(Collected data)
• • •
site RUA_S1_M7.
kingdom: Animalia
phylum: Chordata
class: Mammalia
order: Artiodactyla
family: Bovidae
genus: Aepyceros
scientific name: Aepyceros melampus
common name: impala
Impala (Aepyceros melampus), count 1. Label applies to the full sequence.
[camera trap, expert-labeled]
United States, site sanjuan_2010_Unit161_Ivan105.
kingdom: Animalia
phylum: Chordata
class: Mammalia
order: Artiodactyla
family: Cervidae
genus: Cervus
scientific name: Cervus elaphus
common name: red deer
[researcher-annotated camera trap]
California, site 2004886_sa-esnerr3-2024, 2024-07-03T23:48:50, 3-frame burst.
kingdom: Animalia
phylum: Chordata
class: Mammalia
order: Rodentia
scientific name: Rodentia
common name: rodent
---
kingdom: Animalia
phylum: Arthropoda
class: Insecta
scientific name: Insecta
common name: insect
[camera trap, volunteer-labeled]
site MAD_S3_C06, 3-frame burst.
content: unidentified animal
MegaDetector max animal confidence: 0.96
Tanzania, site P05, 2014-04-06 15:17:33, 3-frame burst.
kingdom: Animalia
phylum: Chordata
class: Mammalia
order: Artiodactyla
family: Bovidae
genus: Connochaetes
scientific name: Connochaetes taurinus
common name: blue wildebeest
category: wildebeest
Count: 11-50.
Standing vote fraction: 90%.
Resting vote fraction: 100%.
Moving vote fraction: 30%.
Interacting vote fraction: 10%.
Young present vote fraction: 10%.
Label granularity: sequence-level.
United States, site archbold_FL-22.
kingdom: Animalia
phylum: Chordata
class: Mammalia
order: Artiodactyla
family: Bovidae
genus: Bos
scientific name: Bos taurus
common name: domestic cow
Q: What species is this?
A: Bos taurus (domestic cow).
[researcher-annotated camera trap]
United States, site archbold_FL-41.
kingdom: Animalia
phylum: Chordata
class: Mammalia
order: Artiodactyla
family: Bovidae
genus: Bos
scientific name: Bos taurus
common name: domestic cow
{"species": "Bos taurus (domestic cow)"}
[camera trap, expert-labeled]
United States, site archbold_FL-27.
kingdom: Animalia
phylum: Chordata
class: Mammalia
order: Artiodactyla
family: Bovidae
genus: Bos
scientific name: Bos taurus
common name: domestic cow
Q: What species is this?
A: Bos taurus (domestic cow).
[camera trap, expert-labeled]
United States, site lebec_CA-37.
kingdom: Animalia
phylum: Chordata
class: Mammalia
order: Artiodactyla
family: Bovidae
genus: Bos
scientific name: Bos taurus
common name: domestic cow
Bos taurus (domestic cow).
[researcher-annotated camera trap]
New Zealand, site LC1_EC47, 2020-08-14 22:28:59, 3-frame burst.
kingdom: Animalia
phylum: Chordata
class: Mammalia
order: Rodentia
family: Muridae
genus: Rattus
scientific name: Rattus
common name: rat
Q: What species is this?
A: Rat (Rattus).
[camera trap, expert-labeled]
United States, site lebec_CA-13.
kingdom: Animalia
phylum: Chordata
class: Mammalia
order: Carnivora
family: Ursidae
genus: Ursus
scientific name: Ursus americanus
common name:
• • •
Could you transcribe every record above exactly as it appears?

→ **Result of the exercise**:
site RUA_S1_M7.
kingdom: Animalia
phylum: Chordata
class: Mammalia
order: Artiodactyla
family: Bovidae
genus: Aepyceros
scientific name: Aepyceros melampus
common name: impala
Impala (Aepyceros melampus), count 1. Label applies to the full sequence.
[camera trap, expert-labeled]
United States, site sanjuan_2010_Unit161_Ivan105.
kingdom: Animalia
phylum: Chordata
class: Mammalia
order: Artiodactyla
family: Cervidae
genus: Cervus
scientific name: Cervus elaphus
common name: red deer
[researcher-annotated camera trap]
California, site 2004886_sa-esnerr3-2024, 2024-07-03T23:48:50, 3-frame burst.
kingdom: Animalia
phylum: Chordata
class: Mammalia
order: Rodentia
scientific name: Rodentia
common name: rodent
---
kingdom: Animalia
phylum: Arthropoda
class: Insecta
scientific name: Insecta
common name: insect
[camera trap, volunteer-labeled]
site MAD_S3_C06, 3-frame burst.
content: unidentified animal
MegaDetector max animal confidence: 0.96
Tanzania, site P05, 2014-04-06 15:17:33, 3-frame burst.
kingdom: Animalia
phylum: Chordata
class: Mammalia
order: Artiodactyla
family: Bovidae
genus: Connochaetes
scientific name: Connochaetes taurinus
common name: blue wildebeest
category: wildebeest
Count: 11-50.
Standing vote fraction: 90%.
Resting vote fraction: 100%.
Moving vote fraction: 30%.
Interacting vote fraction: 10%.
Young present vote fraction: 10%.
Label granularity: sequence-level.
United States, site archbold_FL-22.
kingdom: Animalia
phylum: Chordata
class: Mammalia
order: Artiodactyla
family: Bovidae
genus: Bos
scientific name: Bos taurus
common name: domestic cow
Q: What species is this?
A: Bos taurus (domestic cow).
[researcher-annotated camera trap]
United States, site archbold_FL-41.
kingdom: Animalia
phylum: Chordata
class: Mammalia
order: Artiodactyla
family: Bovidae
genus: Bos
scientific name: Bos taurus
common name: domestic cow
{"species": "Bos taurus (domestic cow)"}
[camera trap, expert-labeled]
United States, site archbold_FL-27.
kingdom: Animalia
phylum: Chordata
class: Mammalia
order: Artiodactyla
family: Bovidae
genus: Bos
scientific name: Bos taurus
common name: domestic cow
Q: What species is this?
A: Bos taurus (domestic cow).
[camera trap, expert-labeled]
United States, site lebec_CA-37.
kingdom: Animalia
phylum: Chordata
class: Mammalia
order: Artiodactyla
family: Bovidae
genus: Bos
scientific name: Bos taurus
common name: domestic cow
Bos taurus (domestic cow).
[researcher-annotated camera trap]
New Zealand, site LC1_EC47, 2020-08-14 22:28:59, 3-frame burst.
kingdom: Animalia
phylum: Chordata
class: Mammalia
order: Rodentia
family: Muridae
genus: Rattus
scientific name: Rattus
common name: rat
Q: What species is this?
A: Rat (Rattus).
[camera trap, expert-labeled]
United States, site lebec_CA-13.
kingdom: Animalia
phylum: Chordata
class: Mammalia
order: Carnivora
family: Ursidae
genus: Ursus
scientific name: Ursus americanus
common name:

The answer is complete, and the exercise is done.